Very rare: paresthesia, memory impairment, seizures, feelings of anxiety, tremor, aseptic meningitis, taste disorders, cerebrovascular disorders

Unknown: confusion, hallucinations, sensory disturbances, general malaise, apoplexy.

From the organs of vision

Very rare: vision disorders, blurred vision, diplopia

Unknown: optic neuritis

From the organs of hearing and balance

Common: vertigo

Very rare: tinnitus, hearing impairment

From the cardiovascular system

Uncommon: palpitations, chest pain, heart failure, myocardial infarction

Very rare: arterial hypertension, hypotension, vasculitis

Unknown: Kounis syndrome

From the respiratory system

Uncommon: bronchial asthma (including dyspnea)

Very rare: pneumonia

From the gastrointestinal tract

Common: nausea, vomiting, diarrhea, dyspepsia, abdominal pain, abdominal cramps, flatulence, loss of appetite

Uncommon: gastritis, gastrointestinal bleeding, hematemesis, hemorrhagic diarrhea, melena, stomach and intestinal ulcers with or without bleeding or perforation (sometimes with fatal outcomes, especially in elderly patients)

Very rare: colitis (including hemorrhagic colitis and exacerbation of ulcerative colitis or Crohn's disease), constipation, stomatitis (including ulcerative stomatitis), glossitis, esophageal disorders, development of diaphragm-like strictures in the intestine, pancreatitis.

From the hepatobiliary system

Common: increased transaminase activity

Uncommon: hepatitis, jaundice, liver function disorders.

Very rare: fulminant hepatitis, liver necrosis, liver failure.

From the skin and subcutaneous tissue

Common: rash

Uncommon: urticaria

Very rare: bullous rash, eczema, erythema, multiform erythema, Stevens-Johnson syndrome, toxic epidermal necrolysis (Lyell's syndrome), exfoliative dermatitis, erythroderma, hair loss, photosensitivity reactions, purpura, allergic purpura, itching, inflammatory skin changes

From the kidneys and urinary tract

Very rare: acute kidney failure, hematuria, proteinuria, nephrotic syndrome, tubulointerstitial nephritis, papillary necrosis of the kidneys, fluid retention, edema.

From the reproductive system

Very rare: impotence.

Infectious diseases

Exacerbation of infections associated with the use of the drug (e.g., development of necrotizing fasciitis), symptoms of aseptic meningitis.

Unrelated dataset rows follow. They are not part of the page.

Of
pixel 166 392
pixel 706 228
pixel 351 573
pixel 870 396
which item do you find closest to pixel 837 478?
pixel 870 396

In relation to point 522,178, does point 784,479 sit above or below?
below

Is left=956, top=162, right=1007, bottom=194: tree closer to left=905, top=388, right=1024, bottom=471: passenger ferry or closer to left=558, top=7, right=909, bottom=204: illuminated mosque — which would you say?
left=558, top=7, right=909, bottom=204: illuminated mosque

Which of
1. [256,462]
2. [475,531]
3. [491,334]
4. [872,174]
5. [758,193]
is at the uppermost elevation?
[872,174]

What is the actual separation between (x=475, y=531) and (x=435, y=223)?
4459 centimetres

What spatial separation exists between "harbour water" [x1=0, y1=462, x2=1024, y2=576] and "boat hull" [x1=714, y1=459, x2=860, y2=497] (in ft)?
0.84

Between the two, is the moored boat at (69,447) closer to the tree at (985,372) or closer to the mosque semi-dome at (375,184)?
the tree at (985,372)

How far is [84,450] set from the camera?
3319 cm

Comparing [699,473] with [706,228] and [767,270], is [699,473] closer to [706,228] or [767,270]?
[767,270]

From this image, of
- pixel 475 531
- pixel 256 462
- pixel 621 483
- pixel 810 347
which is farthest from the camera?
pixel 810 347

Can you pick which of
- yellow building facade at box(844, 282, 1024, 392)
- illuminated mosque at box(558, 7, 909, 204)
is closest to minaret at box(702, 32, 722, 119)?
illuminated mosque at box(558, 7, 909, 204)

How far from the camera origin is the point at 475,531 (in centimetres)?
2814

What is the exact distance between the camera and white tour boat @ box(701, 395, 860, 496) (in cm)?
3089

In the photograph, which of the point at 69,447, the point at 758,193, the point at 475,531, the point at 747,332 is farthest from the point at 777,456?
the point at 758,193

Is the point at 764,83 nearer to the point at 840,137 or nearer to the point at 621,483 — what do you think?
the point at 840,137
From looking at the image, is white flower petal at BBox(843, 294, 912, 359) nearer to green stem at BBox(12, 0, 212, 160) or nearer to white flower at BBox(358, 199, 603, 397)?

Clinical trial data and epidemiological data indicate an increased risk of thrombotic complications (e.g., myocardial infarction or stroke) associated with the use of diclofenac, particularly at high therapeutic doses (150 mg/day) and during long-term use.

Shelf life.

3 years.

Storage conditions.

Store at a temperature not exceeding 25 °C.

Store in a place inaccessible to children.

Packaging.

10 tablets in a blister pack; 2 (10 × 2) or 10 (10 × 10) blister packs in a carton box.

Release category.

By prescription.

For tablets of 75 mg:

Manufacturer.

Salutas Pharma GmbH.

Location of the manufacturer and address of the place of business.

Otto-von-Guericke-Allee 1, 39179 Barleben, Germany.

For tablets of 150 mg:

Manufacturer.

Salutas Pharma GmbH.

(bulk production, packaging, batch release).

LEK S.A.

(packaging, batch release).

Location of manufacturers and address of the place of business.

Otto-von-Guericke-Allee 1, 39179 Barleben, Germany.

50 C, Domaniewska Street, 02-672 Warsaw, Poland.